望潮亭通信

無常なる世界を見るは楽しかり





素朴な疑問

 素朴な疑問を持つことは、簡単に騙されないためのヒケツかもしれない。例えば、高利回りが期待できるという利殖の勧誘電話などがかかって来た場合、「そんなに儲かるんなら、自分達だけで儲ければいいのに。どうして他人に勧めるの?」と聞いてみる。



 電話をかけて来た相手は、「私どもは利を求めるような生き方はせず、ひたすら他人の幸福のために貢献したいんです」などとはまず答えない。いかに有利な投資かという方へ話を持って行こうと焦りつつ、「お客様に大きく儲けていただき、私どもは手数料だけを頂きます」なんて答える。ならば「手数料を狙うより、貴方達だけで大きく儲けた方がいいのに。貴方達はお金がないんじゃないの?」と聞くと、たいてい電話は切れる。



 例えば、国会議員を80人削減すると政党が言う案。いかにも政治家自身が「身を切って」いるかのように映るが、「目的は本当は何?」と素朴な疑問が生じる。
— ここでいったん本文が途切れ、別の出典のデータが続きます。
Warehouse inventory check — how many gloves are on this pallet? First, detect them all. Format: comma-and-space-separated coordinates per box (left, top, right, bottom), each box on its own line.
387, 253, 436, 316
政党が言い出すということは、いかに国会議員にお粗末でヒドい連中がいるのかを、身近で実際に見ているからか?

 

 そうだとは政党は決して言えないだろうから、「多くの借金を抱えている国家財政の負担を少しでも軽くするため」などと答えるだろうが、国会議員80人分の人件費を節約しようとするなら、議員数を減らさずに、議員報酬などを、例えば一律2割削減する方法などもある。総人件費は削減できる。
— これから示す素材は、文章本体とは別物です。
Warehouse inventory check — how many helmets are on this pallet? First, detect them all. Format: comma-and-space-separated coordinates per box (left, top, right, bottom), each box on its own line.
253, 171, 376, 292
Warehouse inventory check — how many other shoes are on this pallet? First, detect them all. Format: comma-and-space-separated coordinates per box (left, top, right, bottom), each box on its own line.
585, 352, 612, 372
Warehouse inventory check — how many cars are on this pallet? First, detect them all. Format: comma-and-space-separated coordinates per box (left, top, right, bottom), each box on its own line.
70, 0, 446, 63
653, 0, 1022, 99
 国会議員を80人削減する場合、選挙という関門がある。「不要」「無能」な候補者が選挙で淘汰されるならいいのだが、選挙は魔物、選挙に強い候補者や「風」をつかんだ候補者が勝つ。「必要」「有能」な人々が選挙を勝ち抜いてくるならいいが、そうなるとは限らない。
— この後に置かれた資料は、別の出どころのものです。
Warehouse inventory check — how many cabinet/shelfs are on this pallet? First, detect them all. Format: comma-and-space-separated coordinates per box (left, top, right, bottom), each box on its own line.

 国会議員を80人削減したのはいいけれど、選挙に強い「不要」「無能」な連中が当選して来て、そうした連中の比重が高まり、国家議員の総体的な劣化につながるようでは、何のための80人削減か、わからなくなる。80人削減案って本当にいいのか、素朴な疑問への答えは示されていない。



 一儲けしようという意図を隠し、あるいは自分らに都合良く制度を変えようと、お為ごかしで作りごとの奇麗ごとを言い立てる手合いには、用心した方がいい……が、欲につられたり、期待をかけすぎたりすると、つい騙される。